## Collected data entries
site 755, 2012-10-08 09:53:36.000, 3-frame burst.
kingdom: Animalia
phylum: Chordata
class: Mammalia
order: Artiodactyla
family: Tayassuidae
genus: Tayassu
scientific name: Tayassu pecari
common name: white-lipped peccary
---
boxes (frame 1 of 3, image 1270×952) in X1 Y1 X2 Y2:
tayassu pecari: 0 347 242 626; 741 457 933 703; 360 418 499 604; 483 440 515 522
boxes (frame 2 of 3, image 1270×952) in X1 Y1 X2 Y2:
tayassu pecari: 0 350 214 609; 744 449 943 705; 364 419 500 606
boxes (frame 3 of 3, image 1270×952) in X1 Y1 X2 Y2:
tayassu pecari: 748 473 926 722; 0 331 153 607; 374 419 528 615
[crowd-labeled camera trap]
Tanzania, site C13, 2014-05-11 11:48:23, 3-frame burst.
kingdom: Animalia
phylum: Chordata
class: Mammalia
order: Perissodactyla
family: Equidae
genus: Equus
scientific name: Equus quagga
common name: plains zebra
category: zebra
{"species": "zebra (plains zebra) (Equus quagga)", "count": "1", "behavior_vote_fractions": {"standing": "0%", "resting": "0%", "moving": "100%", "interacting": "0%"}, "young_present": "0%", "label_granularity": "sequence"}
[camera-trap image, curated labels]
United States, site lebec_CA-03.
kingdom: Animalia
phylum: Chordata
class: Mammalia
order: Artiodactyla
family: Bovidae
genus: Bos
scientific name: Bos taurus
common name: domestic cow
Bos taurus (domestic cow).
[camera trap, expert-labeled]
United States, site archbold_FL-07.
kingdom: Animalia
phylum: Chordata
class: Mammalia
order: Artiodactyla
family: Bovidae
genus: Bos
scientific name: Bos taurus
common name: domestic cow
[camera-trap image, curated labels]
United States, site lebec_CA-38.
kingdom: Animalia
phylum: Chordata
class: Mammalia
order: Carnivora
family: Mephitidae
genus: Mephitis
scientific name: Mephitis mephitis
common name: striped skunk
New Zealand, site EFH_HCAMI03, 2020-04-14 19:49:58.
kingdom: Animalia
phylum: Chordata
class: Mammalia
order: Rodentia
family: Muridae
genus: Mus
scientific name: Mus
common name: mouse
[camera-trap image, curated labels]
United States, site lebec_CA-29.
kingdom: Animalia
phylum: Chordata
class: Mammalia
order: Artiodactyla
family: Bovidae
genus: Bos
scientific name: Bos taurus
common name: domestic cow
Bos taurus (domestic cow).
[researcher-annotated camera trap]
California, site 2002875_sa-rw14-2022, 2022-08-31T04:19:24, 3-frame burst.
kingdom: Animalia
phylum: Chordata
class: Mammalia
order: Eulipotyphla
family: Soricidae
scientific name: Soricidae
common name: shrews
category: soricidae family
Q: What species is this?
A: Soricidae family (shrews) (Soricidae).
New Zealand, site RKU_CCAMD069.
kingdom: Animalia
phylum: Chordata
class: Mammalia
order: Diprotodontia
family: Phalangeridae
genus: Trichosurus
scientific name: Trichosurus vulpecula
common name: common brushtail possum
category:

## What this task involves
Reproduce each line above that contains "Zealand".

## Reply to the task
New Zealand, site EFH_HCAMI03, 2020-04-14 19:49:58.
New Zealand, site RKU_CCAMD069.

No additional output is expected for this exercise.